Ces étiquettes sont là pour faire sensation. Elles habillent les statistiques, les rendent plus attrayantes, gonflent leur importance. Elles ne sont pas un outil d’analyse, mais un artifice pour les médias et les fans.

Loin de nous éclairer, ces termes brouillent notre perception des performances. On s’y remet par facilité. Ce sont des raccourcis fallacieux, qui nous donnent l’illusion de saisir l’essentiel, alors que l’analyse du basket est bien plus complexe et nuancée.

Réduire ce qui est déjà superficiel

Les five-by-five et triple-double dépendent d’un box score lui-même remis en question à travers la NBA. L’ensemble est attaqué pour son caractère superficiel, de nombreuses statistiques en sont exclues, et celles que l’on y répertorie sont régulièrement critiquées.

« Les passes décisives sont, de toute façon, une statistique discutable », contestait par exemple Larry Bird, pour justifier son aversion envers les triple-doubles, estimant que celles-ci sont attribuées trop facilement. Les objections de la légende des Celtics sont partagées par de nombreux analystes.

Juger une rencontre à travers le box-score est déjà réducteur et imparfait. Se focaliser sur un triple-double ou un five-by-five simplifie le simplisme.

« Et tant qu’on y est, il y a des “triple-doubles” et des triple-doubles. Quand je vois Magic (Johnson) faire un match avec 15 points, 13 rebonds et 17 passes décisives : ça, c’est un triple-double », continuait Bird. Ces catégories mélangent, en effet, des performances hétérogènes et gomment leurs particularités. Elles mettent sur un pied d’égalité des matches numériquement très différents, et qui le sont encore plus au-delà des chiffres.

On applique l’étiquette sans considération pour le contexte. Ces interceptions, ont-elles mené à un panier ? Ces contres, où sont-ils retombés ? Ces passes, à quel point étaient-elles importantes dans la construction de l’action ? Le match est vidé de sa substance, celle que ni le box score ni aucune statistique ne saisit jamais pleinement.

Un machin-double ou un bidule-par-truc n’est pas mauvais pour autant. Généralement, c’est plutôt le contraire. Mais leur valeur réside moins dans l’emballage que dans leur contenu.

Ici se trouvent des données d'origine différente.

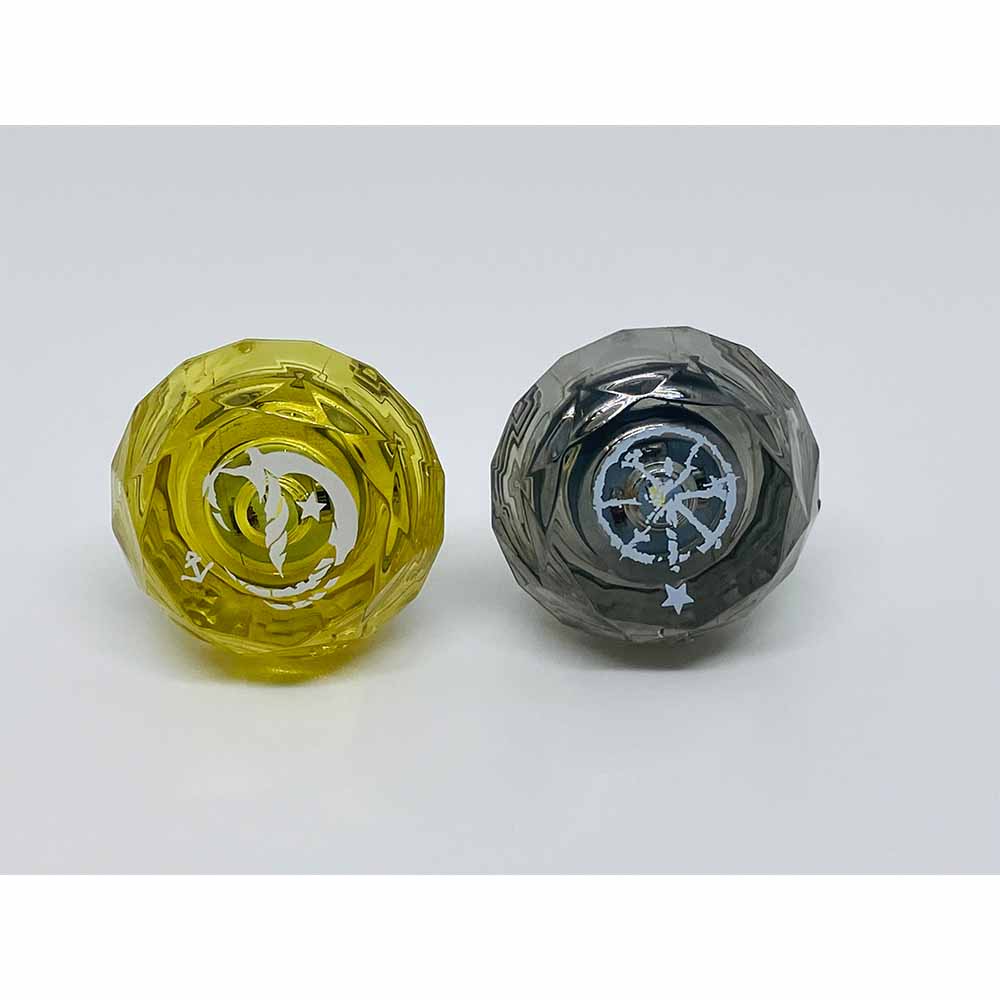 Paradox Live Dope Show 2024 トレーディング LEDリング B（全15種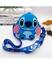 Stitch azul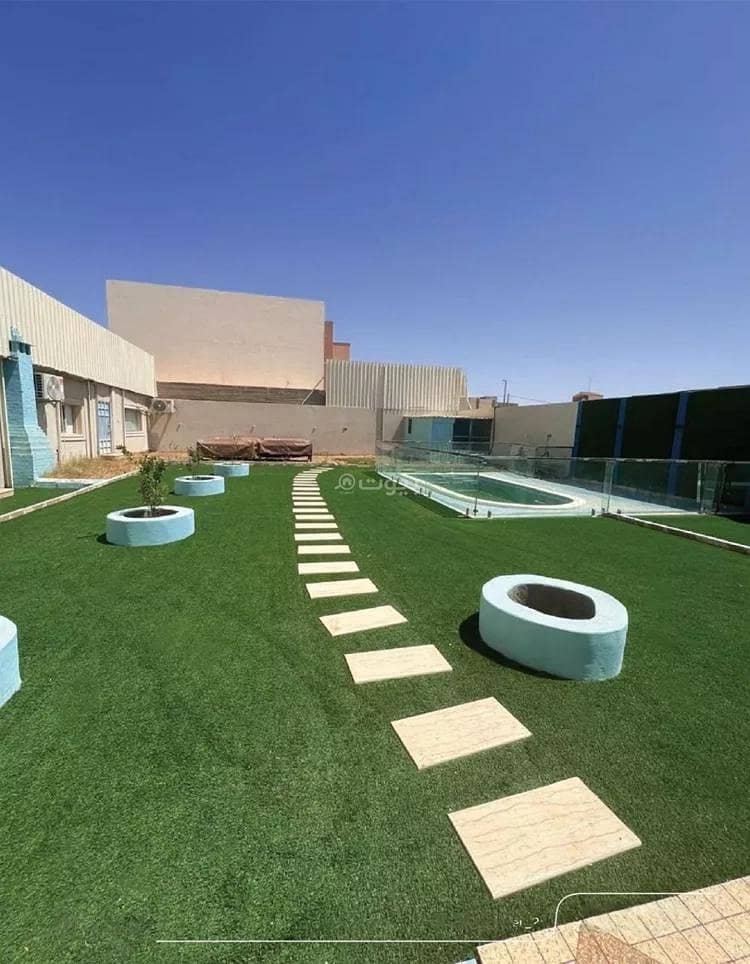 بيت استراحة للإيجار في البكيرية، الرياض بيت استراحة للإيجار في البكيرية، الرياض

Un triple-double ne gagne pas en valeur parce qu’il forme un alignement de chiffres agréable. Le five-by-five n’a aucune valeur intrinsèque. Que la performance porte un nom ou non, qu’il existe une catégorie pour la classer ou pas, sa valeur ne dépend que d’elle-même : de ce qui se passe sur le terrain, et qui ne se reflète que partiellement dans les statistiques, et de manière encore plus partielle dans ces termes.